Demonstrating a low-cost LIG sensor
Cheng and the team set out to design, fabricate and test a flexible LIG pressure sensor.
‘Pressure sensors are very important,’ remarked Cheng. ‘We can use them not only in households and manufacturing but also on the skin surface to measure lots of signals from the human body, like the pulse. They can also be used at the human-machine interface to enhance performance of prosthetic limbs or monitor their attachment points.’
The team tested two designs. For the first, they sandwiched a thin LIG foam layer between two polyimide layers containing copper electrodes. When pressure was applied, the LIG generated electricity. The voids in the foam reduced the number of pathways for electricity to travel, making it easier to localise the pressure source, and appeared to improve sensitivity to delicate touches.
This first design, when attached to the back of the hand or the finger, detected bending and stretching hand movements – as well as the characteristic percussion, tidal and diastolic waves of the heartbeat. According to Cheng, this pulse reading could be combined with an electrocardiogram reading to yield blood pressure measurements without a cuff.

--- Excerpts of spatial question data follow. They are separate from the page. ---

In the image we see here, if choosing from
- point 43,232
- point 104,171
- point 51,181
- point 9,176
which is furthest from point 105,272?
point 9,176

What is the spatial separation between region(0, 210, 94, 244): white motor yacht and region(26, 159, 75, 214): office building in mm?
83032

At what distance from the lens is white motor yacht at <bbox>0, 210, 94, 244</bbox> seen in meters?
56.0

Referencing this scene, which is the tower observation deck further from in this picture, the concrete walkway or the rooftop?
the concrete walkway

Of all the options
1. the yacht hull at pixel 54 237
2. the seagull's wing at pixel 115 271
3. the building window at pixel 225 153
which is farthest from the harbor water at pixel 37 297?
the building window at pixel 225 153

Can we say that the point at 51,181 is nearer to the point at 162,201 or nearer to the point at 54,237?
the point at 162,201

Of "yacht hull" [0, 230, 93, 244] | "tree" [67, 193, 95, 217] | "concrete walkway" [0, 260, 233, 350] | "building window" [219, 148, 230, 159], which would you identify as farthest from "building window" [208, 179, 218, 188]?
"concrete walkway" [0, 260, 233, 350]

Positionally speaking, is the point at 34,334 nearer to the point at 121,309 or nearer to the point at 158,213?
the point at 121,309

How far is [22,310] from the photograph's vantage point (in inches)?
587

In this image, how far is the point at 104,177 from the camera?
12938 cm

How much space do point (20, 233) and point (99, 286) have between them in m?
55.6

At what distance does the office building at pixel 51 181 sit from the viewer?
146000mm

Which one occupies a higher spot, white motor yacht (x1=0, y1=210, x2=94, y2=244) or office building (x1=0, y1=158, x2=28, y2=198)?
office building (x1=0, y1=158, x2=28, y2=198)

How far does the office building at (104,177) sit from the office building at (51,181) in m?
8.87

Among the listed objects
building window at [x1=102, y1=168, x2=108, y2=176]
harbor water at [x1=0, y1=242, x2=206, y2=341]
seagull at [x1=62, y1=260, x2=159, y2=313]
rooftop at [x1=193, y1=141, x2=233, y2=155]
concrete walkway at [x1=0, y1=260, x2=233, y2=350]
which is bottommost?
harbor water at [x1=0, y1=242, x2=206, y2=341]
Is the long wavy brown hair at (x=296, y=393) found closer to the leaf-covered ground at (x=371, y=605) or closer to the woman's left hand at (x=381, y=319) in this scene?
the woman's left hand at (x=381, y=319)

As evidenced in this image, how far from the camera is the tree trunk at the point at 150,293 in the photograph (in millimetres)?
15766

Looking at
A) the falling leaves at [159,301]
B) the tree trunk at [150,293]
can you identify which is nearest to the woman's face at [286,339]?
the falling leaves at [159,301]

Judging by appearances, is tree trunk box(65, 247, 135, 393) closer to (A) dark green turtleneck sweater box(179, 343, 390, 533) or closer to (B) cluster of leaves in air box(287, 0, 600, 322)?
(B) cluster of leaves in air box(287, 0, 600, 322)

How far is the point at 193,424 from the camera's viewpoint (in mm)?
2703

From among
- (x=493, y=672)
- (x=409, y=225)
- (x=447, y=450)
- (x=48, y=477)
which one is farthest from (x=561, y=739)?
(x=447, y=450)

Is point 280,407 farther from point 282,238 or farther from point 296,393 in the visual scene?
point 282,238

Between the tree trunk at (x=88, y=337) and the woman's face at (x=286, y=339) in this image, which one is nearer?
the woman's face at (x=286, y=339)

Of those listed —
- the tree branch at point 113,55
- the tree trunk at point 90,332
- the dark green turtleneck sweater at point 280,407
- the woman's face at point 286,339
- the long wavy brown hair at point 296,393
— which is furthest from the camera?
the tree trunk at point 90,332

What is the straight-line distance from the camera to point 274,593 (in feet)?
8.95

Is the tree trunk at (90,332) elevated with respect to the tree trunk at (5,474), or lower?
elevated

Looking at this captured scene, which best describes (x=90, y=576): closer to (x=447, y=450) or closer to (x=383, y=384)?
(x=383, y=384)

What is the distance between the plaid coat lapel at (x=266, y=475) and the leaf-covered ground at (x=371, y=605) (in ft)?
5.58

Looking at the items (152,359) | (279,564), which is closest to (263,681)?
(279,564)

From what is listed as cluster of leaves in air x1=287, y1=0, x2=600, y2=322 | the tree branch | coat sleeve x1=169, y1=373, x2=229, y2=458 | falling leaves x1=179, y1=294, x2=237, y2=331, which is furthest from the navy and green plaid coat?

In the second design, the researchers incorporated nanoparticles into the LIG foam. These tiny spheres of molybdenum disulfide, a semiconductor that can act as a conductor and an insulator, enhanced the foam’s sensitivity and resistance to physical forces. This design was also resilient to repeated use, showing nearly identical performance before and after nearly 10,000 uses.
Both designs were cost-effective and allowed for simple data acquisition, according to Cheng.
The researchers plan to continue exploring the designs as standalone devices for health monitoring or in tandem with other extant equipment.